En la línea de Mann están organizaciones como el Foro Económico Mundial que, aunque integra a algunas de las personas más ocupadas del mundo, ha lanzado un llamamiento para pedir a los padres que dejen que sus hijos se aburran. Con el título: ¿Queréis ser buenos padres? Dejad que vuestros hijos se aburran, el Foro se hizo eco de un estudio sobre el impacto del aburrimiento en los niños, realizado por la socióloga Teresa Belton, de la Universidad de East Anglia (Inglaterra).
Belton empezó a interesarse por el tema del aburrimiento en los años 90, cuando estudiaba la influencia de la televisión en la narrativa infantil. Tras leer centenares de redacciones escritas por niños de doce años, se mostró muy sorprendida por la falta de imaginación que detectaba en la mayoría. Concluyó que aquella pobreza narrativa estaba vinculada al exceso de televisión, uno de los socorridos recursos contra el tedio.
“La imaginación no solo enriquece nuestra experiencia personal, también es necesaria para desarrollar la empatía y es indispensable para crear y transformar las cosas”, escribe Belton. Y para desarrollarla, destaca, es fundamental aburrirse: un estado que, bien gestionado, actúa de catalizador para crear. Belton lo ha corroborado gracias a los testimonios de personas cuyas profesiones están basadas en la creatividad. Escritores, artistas y científicos le recalcaron el papel clave que había jugado el aburrimiento —en su infancia y en su edad adulta—, para alcanzarla.

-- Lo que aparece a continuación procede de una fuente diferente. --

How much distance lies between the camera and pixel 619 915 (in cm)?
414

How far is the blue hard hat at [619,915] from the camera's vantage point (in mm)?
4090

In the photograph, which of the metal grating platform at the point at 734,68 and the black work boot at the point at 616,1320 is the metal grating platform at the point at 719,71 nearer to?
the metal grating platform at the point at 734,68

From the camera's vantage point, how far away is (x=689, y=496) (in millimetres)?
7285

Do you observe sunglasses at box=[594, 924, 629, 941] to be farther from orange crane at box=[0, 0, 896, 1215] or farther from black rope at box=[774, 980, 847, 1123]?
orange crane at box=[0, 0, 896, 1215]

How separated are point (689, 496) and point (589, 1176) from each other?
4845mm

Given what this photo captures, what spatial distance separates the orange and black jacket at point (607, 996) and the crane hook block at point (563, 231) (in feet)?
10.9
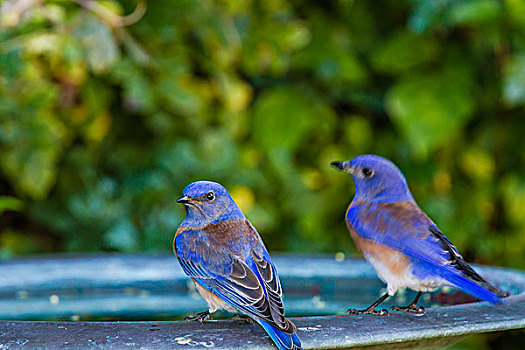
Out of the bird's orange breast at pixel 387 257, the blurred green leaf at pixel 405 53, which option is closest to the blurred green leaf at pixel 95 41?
the blurred green leaf at pixel 405 53

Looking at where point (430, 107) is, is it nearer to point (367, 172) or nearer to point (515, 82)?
point (515, 82)

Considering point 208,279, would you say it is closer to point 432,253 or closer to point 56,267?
point 432,253

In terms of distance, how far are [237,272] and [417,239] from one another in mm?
490

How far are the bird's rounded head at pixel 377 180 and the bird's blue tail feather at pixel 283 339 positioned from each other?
0.65 m

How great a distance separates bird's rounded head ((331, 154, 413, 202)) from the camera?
6.37 ft

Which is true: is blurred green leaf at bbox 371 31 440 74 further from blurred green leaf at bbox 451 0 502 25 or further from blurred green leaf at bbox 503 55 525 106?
blurred green leaf at bbox 503 55 525 106

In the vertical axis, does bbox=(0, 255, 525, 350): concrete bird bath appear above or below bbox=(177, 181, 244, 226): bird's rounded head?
below

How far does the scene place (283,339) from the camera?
4.50 ft

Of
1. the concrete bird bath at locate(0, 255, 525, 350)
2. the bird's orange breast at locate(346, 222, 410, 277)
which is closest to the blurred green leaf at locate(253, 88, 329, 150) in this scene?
the concrete bird bath at locate(0, 255, 525, 350)

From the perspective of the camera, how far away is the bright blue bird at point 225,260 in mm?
1519

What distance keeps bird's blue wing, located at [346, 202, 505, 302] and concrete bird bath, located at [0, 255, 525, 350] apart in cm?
6

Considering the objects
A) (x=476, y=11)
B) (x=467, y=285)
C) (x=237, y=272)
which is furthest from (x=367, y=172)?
(x=476, y=11)

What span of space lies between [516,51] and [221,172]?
1.86 m

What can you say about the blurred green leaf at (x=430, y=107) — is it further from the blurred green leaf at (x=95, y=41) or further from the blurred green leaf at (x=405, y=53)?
the blurred green leaf at (x=95, y=41)
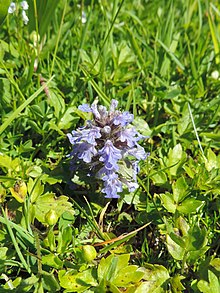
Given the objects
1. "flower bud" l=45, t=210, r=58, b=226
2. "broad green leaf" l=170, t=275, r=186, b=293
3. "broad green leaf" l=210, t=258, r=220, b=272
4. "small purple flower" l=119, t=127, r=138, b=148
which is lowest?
"broad green leaf" l=170, t=275, r=186, b=293

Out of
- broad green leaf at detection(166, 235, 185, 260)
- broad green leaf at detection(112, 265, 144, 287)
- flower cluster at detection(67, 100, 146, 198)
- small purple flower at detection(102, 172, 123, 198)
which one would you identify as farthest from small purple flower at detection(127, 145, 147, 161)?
broad green leaf at detection(112, 265, 144, 287)

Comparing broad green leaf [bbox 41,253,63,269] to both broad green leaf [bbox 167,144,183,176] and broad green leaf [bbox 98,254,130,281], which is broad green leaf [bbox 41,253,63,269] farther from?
broad green leaf [bbox 167,144,183,176]

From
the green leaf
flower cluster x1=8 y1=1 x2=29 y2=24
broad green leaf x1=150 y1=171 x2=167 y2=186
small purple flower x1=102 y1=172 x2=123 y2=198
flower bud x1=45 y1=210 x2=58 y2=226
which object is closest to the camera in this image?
flower bud x1=45 y1=210 x2=58 y2=226

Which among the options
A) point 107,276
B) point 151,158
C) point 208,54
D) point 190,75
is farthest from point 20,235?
point 208,54

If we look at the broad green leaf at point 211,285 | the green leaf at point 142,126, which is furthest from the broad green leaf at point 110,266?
the green leaf at point 142,126

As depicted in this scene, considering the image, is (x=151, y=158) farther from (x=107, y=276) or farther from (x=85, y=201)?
(x=107, y=276)

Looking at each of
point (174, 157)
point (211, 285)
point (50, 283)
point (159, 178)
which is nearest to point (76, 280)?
point (50, 283)

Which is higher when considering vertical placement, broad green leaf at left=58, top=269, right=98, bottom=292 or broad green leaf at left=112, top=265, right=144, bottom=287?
broad green leaf at left=58, top=269, right=98, bottom=292

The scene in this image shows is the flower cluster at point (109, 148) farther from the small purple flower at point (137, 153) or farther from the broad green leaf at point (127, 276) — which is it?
the broad green leaf at point (127, 276)
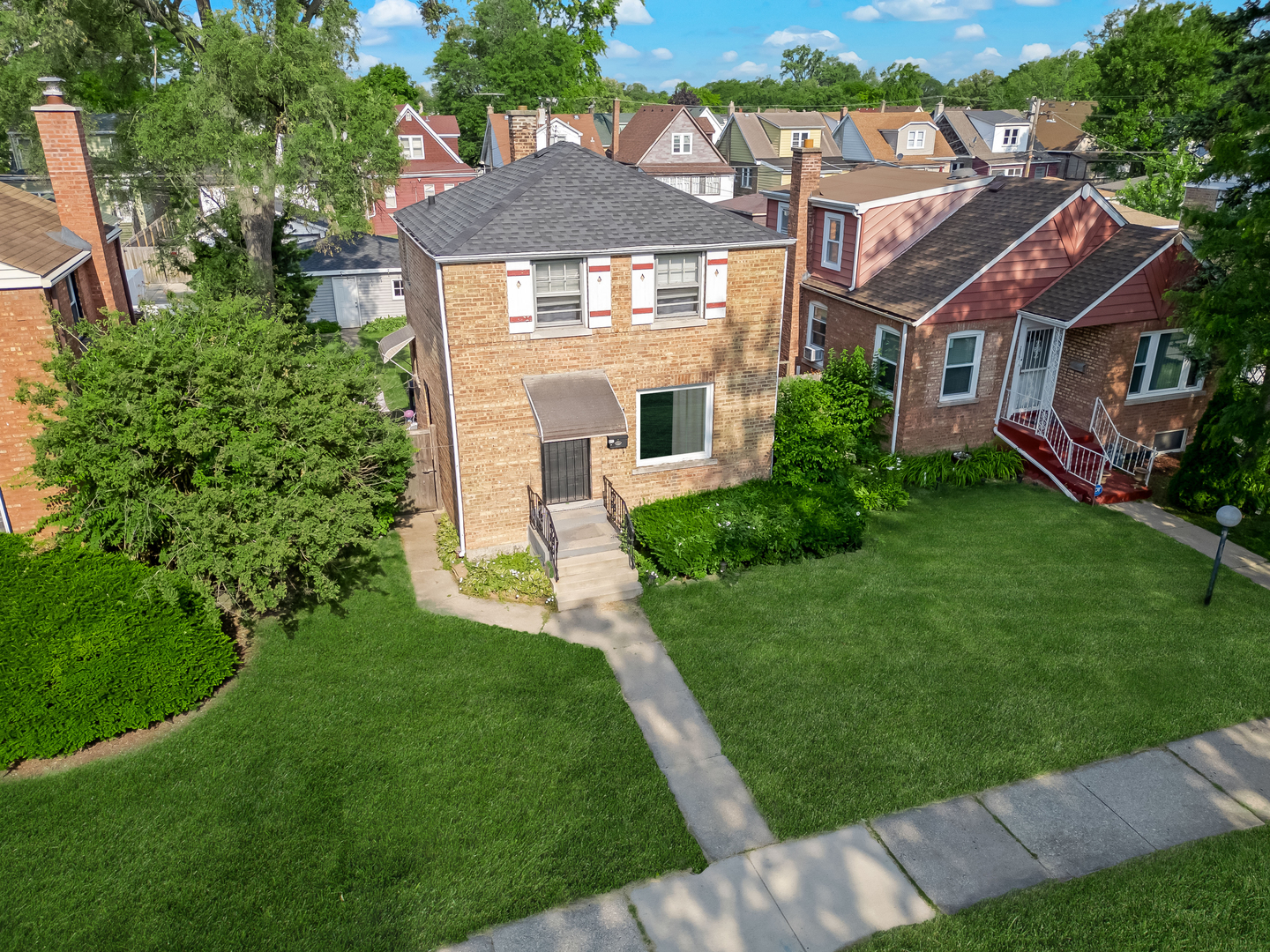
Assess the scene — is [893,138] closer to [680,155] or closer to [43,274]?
[680,155]

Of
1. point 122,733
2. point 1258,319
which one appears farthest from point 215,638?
point 1258,319

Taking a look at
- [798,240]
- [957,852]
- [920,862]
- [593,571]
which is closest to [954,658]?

El problema es que hoy, los niños, cargados de actividades extraescolares y todo tipo de experiencias vitales y estímulos virtuales, no tienen, literalmente, tiempo de aburrirse. “Y los niños”, advierte la autora, “necesitan tiempo para ellos, para desconectar del bombardeo del mundo exterior, para soñar despiertos, para dedicarse a sus pensamientos y ocupaciones y descubrir así sus intereses y sus capacidades”.
La respuesta, como padres, no está en llevarlos a clases de mindfulness o de yoga entre extraescolar y extraescolar. Ni en darles actividades y soluciones inmediatas. La respuesta está “en crearles un ambiente tranquilo y propicio para que ellos se espabilen y busquen una salida a su aburrimiento”. Hay que hacerles entender que entretenerse requiere tiempo y algo de esfuerzo, y que no implica por sistema echar mano de un aparato electrónico. Es importante que sepan que son ellos, no nosotros, quienes han de conseguirlo.
Distraerse por uno mismo no es labor sobrehumana y tiene, como enumera Belton, muchas ventajas: entrena habilidades tan útiles como son la curiosidad, la perseverancia, la imaginación, la observación y la concentración. Sin olvidar otra gran denostada en nuestros tiempos: la tolerancia a la frustración. Cualidades que en un mundo cada vez más frenético, también están olvidando muchos adultos.